The Stir Amongst NBFCs: What Will Be the Impact on Small Institutions?
Recent crisis of Infrastructure Financing and Leasing Services Ltd (IL&FS), a NBFC, has triggered so many future concerns. There are many fresh regulations are possible on NBFCs and other financial institutions. Will it cause any difficulty for big houses or it will hit badly the smaller financial companies?
What is a NBFC?
In India, according to the Companies Act, 1956, a Non Banking Financial Company (NBFC) is a company which is primarily engaged in loans and advances, acquisition of shares/stocks/bonds/debentures/securities, engaged in insurance business. This type of company can not open current and savings accounts and can not be involved in payment and settlement system. It can not accept demand deposits and can not issue cheques or accept demand drafts. It’s primary business is investment and lending. They are regularized and monitored by the Reserve Bank of India (RBI).
There are many popular NBFCs in India like Bajaj Finserv, Mahindra Finance, Tata Capital etc. These companies do not open current or savings accounts for customers but they can lend to their customers. These companies offer services such as individual (personal) loan, home loan, SME loan, gold loan etc.
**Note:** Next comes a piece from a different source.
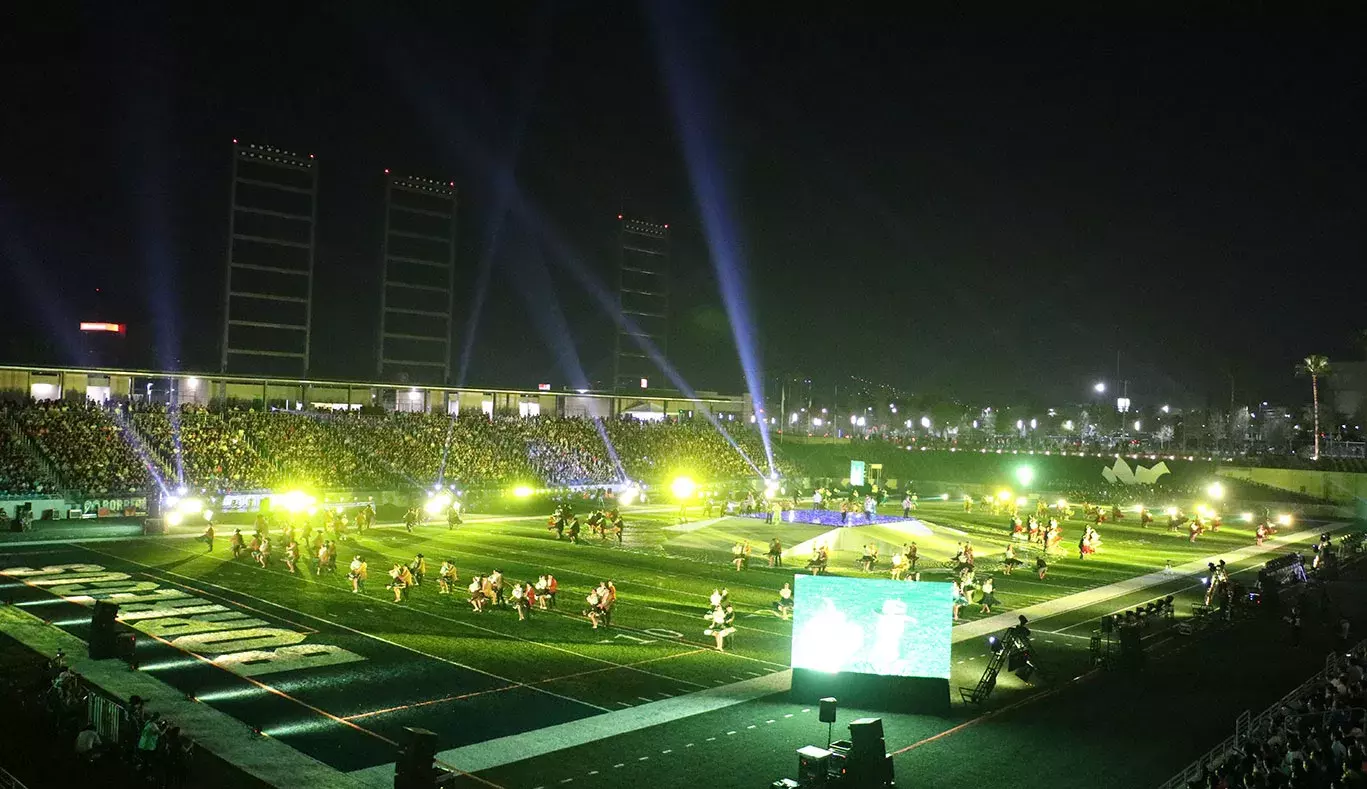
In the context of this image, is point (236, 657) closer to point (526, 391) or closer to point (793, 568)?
point (793, 568)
How do NBFCs Raise or Arrange Money?
A NBFC may arrange money from different sources. Popularly they borrow money from other financial institutions like banks. They also accept non-chequable money from their customers in form of term deposits. This term deposit may be in form of lump-sum amount or in form of systematic investments. All the processes of fund raising and lending are regularized by the RBI. There are some regulations from RBI which are imposed while fund raising and lending.
Infrastructure Financing and Leasing Services Ltd (IL&FS) is a leading infrastructure and finance company in India. It has defaulted on the payment of its lenders. At the time of its payment obligations of banks, it has defaulted to repay the loans. This default has hit hundreds of investors and stakeholders. This default created a panic situation in the Indian financial market and it is being termed as India’s Lehman Brothers case.
What is Next?
This crisis has created such a ground where the stand-offs has been started between the central government and RBI. It result in more tight regulations on financial companies. It may also result in the cancellation of licences of many such companies. However, it may not hit more on big financial houses but it may definitely cause a turbulence to small finance companies.